M. Bolsonaro, un climato-sceptique, a accusé jeudi
Emmanuel Macron d'avoir "une mentalité colonialiste", après que ce
dernier a donné rendez-vous aux membres du G7 pour "parler de
l'urgence" des feux en Amazonie à Biarritz ce week-end.
Dans deux tweets successifs, M. Bolsonaro a accusé M.

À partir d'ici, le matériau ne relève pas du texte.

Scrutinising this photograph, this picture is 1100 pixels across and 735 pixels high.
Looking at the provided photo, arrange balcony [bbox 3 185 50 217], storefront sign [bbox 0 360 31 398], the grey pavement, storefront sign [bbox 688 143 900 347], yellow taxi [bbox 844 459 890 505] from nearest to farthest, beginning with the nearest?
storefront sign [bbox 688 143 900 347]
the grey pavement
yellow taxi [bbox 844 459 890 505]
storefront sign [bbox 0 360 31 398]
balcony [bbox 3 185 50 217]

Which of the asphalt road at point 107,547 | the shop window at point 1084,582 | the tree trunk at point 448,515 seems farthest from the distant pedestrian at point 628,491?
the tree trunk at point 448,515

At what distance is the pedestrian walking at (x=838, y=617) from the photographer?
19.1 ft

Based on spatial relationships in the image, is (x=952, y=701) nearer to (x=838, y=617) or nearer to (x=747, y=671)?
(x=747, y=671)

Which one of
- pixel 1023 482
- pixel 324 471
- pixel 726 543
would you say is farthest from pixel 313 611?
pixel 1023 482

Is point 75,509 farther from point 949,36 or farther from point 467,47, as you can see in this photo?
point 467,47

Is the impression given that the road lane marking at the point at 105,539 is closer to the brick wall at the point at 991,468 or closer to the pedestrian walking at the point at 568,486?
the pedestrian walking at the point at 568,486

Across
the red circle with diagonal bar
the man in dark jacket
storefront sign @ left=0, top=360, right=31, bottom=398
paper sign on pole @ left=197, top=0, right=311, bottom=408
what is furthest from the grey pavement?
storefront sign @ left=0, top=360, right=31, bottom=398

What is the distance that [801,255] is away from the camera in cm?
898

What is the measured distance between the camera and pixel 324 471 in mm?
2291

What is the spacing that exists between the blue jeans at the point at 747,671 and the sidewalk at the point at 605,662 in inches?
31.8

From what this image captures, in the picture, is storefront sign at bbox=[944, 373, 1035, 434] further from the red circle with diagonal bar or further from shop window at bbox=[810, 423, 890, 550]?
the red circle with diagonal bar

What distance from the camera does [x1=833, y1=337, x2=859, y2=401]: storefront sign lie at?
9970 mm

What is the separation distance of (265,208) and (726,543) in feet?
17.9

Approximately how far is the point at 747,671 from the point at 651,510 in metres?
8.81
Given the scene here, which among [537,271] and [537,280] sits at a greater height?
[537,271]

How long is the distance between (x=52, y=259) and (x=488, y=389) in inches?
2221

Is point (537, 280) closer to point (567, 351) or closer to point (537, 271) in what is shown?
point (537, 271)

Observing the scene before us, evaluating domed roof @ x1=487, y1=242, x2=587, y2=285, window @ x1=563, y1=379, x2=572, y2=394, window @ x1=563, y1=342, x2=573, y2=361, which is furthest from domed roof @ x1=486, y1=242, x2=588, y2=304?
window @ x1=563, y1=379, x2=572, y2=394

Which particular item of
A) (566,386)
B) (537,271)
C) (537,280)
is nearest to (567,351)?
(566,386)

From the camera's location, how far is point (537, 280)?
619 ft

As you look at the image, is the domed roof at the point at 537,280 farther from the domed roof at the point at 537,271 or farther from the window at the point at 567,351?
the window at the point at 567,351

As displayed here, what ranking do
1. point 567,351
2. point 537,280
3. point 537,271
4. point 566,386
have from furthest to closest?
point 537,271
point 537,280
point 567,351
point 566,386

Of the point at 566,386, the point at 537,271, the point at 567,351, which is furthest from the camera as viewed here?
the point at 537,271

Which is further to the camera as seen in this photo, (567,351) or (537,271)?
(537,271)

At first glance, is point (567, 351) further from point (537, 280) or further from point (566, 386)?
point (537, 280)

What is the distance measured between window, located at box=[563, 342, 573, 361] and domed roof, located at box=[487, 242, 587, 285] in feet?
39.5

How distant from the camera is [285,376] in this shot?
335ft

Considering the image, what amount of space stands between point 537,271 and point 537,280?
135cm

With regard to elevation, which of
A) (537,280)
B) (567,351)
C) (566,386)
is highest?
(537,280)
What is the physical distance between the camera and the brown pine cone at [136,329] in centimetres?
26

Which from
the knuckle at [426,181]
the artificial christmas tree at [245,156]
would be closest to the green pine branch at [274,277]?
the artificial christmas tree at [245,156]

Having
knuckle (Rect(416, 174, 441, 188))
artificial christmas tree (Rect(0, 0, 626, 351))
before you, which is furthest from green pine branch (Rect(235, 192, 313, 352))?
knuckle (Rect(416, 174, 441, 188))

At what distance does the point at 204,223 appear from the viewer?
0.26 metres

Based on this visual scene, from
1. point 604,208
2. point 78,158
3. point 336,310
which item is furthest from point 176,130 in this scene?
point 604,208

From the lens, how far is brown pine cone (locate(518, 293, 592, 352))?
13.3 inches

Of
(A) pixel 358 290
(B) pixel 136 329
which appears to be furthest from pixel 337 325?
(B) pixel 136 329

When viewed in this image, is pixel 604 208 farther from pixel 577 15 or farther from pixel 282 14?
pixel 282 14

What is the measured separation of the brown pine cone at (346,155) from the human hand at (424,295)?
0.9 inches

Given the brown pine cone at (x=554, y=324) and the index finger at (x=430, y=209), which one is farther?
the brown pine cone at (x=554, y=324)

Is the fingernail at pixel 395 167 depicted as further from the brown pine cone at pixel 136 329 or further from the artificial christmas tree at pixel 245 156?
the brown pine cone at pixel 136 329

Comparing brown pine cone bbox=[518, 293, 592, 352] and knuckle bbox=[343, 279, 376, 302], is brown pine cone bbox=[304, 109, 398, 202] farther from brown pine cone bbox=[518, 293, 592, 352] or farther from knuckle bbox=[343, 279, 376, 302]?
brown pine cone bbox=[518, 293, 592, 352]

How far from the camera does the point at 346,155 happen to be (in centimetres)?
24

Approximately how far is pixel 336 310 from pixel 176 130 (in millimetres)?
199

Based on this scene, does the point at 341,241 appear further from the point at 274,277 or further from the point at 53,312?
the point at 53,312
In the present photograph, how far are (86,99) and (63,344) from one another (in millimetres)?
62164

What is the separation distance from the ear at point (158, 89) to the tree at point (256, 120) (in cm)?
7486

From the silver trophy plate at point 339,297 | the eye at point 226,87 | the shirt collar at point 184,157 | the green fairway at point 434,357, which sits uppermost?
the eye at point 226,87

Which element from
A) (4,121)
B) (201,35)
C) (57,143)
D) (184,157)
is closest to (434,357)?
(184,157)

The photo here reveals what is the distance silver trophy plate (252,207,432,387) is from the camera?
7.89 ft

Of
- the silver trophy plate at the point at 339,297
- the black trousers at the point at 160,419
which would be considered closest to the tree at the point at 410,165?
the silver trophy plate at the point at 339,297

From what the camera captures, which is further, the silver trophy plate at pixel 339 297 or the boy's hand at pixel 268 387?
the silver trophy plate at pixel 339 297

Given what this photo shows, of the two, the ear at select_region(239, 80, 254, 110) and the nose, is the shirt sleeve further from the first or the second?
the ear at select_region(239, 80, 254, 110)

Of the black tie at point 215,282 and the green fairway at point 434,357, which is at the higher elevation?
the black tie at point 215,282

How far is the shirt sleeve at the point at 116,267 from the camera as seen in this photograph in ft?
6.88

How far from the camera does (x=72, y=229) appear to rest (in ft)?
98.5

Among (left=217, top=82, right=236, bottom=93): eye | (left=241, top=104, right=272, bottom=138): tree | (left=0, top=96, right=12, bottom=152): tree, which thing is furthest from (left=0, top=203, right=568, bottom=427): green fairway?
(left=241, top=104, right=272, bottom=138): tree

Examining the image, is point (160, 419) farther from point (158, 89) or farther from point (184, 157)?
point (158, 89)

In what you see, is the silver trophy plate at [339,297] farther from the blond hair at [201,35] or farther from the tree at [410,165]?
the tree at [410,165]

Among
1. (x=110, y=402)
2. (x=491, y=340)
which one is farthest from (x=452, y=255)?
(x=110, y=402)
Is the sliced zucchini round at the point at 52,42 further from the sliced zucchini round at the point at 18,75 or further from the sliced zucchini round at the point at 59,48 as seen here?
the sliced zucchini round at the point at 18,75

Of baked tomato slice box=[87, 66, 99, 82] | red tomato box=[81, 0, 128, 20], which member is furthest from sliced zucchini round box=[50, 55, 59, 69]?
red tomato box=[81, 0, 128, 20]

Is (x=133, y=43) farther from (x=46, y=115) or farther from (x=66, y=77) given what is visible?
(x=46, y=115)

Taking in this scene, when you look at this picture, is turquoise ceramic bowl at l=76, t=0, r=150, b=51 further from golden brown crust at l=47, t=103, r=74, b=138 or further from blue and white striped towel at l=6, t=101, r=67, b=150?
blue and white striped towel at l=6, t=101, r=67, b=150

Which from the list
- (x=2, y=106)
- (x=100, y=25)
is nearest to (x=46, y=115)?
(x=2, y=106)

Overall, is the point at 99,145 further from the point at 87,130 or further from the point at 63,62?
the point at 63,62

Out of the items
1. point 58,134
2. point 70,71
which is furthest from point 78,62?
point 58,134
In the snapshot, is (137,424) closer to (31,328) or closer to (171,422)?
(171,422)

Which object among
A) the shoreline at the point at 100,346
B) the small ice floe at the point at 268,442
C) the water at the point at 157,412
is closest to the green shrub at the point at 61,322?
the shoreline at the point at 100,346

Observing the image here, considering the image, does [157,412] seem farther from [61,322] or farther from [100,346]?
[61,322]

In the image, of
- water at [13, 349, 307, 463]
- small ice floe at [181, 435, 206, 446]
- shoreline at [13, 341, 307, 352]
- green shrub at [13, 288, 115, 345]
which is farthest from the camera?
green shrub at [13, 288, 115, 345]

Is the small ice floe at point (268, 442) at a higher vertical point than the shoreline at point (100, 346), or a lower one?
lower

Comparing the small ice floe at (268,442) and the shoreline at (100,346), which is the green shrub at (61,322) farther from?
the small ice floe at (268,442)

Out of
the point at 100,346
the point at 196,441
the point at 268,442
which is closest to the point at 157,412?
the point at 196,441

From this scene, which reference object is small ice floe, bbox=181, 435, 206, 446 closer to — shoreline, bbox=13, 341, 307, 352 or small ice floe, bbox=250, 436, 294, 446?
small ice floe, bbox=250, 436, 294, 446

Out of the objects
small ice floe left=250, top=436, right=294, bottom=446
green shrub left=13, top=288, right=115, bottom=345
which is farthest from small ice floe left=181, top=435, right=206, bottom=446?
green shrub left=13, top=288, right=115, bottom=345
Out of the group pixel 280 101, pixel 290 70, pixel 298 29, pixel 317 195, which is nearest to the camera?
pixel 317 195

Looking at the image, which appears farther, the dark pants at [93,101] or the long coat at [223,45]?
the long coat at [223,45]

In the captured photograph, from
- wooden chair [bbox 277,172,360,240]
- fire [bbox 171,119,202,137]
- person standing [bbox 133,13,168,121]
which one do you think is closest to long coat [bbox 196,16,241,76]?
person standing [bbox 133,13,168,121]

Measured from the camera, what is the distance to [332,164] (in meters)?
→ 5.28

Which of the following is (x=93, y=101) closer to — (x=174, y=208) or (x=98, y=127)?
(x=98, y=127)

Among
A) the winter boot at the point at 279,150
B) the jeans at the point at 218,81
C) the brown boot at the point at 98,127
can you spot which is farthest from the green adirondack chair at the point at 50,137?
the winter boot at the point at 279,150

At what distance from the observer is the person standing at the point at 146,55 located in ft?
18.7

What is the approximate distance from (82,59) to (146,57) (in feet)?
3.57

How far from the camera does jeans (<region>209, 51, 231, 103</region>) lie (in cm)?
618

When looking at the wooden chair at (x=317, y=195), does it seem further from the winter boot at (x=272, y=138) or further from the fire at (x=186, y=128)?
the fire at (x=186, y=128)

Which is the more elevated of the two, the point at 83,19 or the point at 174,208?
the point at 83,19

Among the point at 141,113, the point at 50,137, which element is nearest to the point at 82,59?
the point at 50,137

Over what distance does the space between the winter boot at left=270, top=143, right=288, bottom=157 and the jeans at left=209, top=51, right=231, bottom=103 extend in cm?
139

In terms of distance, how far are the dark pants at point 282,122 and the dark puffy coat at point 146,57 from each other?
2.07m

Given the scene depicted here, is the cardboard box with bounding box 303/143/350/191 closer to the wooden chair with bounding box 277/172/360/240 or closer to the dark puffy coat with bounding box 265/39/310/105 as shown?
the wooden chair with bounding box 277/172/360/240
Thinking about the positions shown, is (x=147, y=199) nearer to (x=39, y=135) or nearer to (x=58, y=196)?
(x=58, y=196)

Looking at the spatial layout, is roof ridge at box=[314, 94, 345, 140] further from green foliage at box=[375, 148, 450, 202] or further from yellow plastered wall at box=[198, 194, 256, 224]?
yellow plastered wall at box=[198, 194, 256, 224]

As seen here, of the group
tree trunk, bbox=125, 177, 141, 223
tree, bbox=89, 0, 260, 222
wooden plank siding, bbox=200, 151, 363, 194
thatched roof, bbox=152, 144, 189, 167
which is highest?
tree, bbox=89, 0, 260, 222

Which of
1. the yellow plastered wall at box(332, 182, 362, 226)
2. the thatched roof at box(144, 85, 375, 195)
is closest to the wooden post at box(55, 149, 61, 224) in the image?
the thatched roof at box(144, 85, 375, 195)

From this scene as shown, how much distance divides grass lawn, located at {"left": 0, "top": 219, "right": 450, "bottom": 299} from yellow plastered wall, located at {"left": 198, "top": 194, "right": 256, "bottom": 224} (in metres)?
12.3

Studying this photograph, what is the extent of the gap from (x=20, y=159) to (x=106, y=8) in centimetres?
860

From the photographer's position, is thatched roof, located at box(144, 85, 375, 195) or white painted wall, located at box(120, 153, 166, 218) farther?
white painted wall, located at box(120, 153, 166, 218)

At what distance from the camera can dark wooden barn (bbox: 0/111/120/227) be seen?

Macron d'"instrumentaliser une question intérieure au Brésil et aux autres
pays amazoniens" avec "un ton sensationnaliste qui ne contribue en
rien à régler le problème".
"Le gouvernement brésilien reste ouvert au dialogue,
sur la base de faits objectifs et du respect mutuel", a écrit le président
d'extrême droite. "La suggestion du président français selon laquelle les
affaires amazoniennes soient discutées au (sommet du) G7 sans la participation
de la région évoque une mentalité colonialiste dépassée au 21e siècle".
POOL/AFP/Jacques Witt |
M. Bolsonaro a participé à une réunion de crise en
soirée à Brasilia. En matinée, il avait lancé une nouvelle charge contre les
défenseurs de l'environnement, qui ont appelé à des manifestations vendredi dans
le monde.
Le secrétaire général de l'ONU Antonio Guterres a
déclenché la salve d'appels à sauver l'Amazonie en se disant sur Twitter
"profondément préoccupé" par les incendies sévissant dans la plus
vaste forêt tropicale du monde, dont 60% se trouvent en territoire brésilien.
"En pleine crise climatique mondiale, nous ne
pouvons accepter davantage de dégâts sur une source majeure d'oxygène et de
biodiversité", a écrit Antonio Guterres, réclamant que l'Amazonie soit
"protégée".
- "Notre maison brûle" -
Peu après, c'est le président français qui exprimait
son inquiétude, lui aussi avec un tweet, malencontreusement illustré d'une
image prise par un photographe décédé en 2003, comme beaucoup d'autres tweets.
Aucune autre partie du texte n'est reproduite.